Gold stocks are down more than 20% since September, prompting a number of analysts to label them as bargains. Other analysts, however, don’t see them as buy-on-the-dip opportunities. Let’s review the arguments of the two sides and see which make more sense.
Buy the dip
Larry Berman of ETF Capital Management observes that several large-cap gold stocks have made new 52-week lows recently. The upward path of gold and gold stocks over the past several years has been quite volatile, and “every dip to these prices has been a buying opportunity for gold stocks,” he says.
Frank Holmes of U.S. Global Investors points out that the price of gold bullion has rarely fallen below its 200-day moving average over the past 10 years—like it has recently. And when it does slip under this trend line, it doesn’t stay below it for very long—just an average of 10 days.

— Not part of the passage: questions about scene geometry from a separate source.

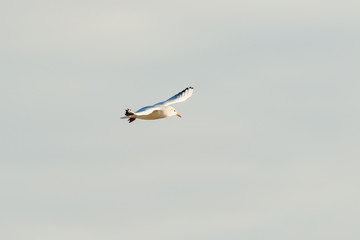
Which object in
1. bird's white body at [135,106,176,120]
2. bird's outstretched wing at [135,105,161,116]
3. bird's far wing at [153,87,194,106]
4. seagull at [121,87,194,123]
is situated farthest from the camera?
bird's far wing at [153,87,194,106]

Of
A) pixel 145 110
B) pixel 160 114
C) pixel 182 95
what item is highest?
pixel 182 95

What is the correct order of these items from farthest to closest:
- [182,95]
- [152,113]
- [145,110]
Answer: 1. [182,95]
2. [152,113]
3. [145,110]

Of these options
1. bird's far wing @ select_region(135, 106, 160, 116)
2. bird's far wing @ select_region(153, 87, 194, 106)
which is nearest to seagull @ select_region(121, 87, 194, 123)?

Real world events that could produce a rebound in gold and gold stocks include a reversal in U.S. dollar strength, ebbing signs of a U.S. economic recovery, and continuing growth in emerging countries. Meanwhile, central banks around the world continue to accumulate gold and real interest rates remain negative in many countries.
Don’t buy the dip
Many analysts are more optimistic about real world events. Signs that the global economy is finally moving away from the brink of extreme outcomes include stabilizations in the Greek debt crisis and U.S. housing markets, along with rallying U.S. financial stocks and other glimmers of recovery in the U.S. economy, such as falling unemployment. This easing of volatility means it’s a mistake to think you can buy gold now on the expectation of a sudden, or sustained, future price rise.
Others view the fluctuations in gold prices simply as non-events, nothing to be concerned about. Unlike productive assets such as businesses or farmland, gold is “purchased in the buyer’s hope that someone else … will pay more for them in the future,” declares Warren Buffett in an adaptation from his latest shareholder newsletter.

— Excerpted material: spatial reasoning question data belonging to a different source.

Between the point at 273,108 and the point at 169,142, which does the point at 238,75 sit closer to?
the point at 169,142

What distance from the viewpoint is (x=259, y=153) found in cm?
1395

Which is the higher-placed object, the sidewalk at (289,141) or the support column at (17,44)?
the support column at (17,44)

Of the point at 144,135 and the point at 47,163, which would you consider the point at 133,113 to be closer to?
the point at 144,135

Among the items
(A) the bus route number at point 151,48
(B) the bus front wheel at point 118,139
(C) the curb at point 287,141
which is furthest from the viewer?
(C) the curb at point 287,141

“This type of investment requires an expanding pool of buyers, who, in turn, are enticed because they believe the buying pool will expand still further,” Buffett adds. “Owners are not inspired by what the asset itself can produce … but rather by the belief that others will desire it even more avidly in the future.”

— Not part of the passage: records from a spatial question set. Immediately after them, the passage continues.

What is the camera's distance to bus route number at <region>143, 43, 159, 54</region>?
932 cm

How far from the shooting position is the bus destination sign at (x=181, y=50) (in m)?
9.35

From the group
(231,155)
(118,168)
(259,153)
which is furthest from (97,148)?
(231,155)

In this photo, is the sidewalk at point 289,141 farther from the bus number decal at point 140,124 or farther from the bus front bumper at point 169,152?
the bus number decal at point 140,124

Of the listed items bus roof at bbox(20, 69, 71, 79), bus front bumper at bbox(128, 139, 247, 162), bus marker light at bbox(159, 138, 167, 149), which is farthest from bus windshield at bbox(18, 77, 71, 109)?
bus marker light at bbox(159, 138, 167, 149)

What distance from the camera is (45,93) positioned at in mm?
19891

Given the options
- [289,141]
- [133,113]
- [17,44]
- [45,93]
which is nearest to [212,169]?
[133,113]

I confess to agreeing with Buffett’s viewpoint. Trying to pick up a few bucks in the next upward squiggle in gold or gold stocks would be a distraction from the pursuit of real investing, namely the ownership of productive assets that can be expected to increase in worth over the long run. Gold miners might possibly be worth owning as producers of a metal for industrial and cosmetic uses, but their current levels of production go far beyond such requirements.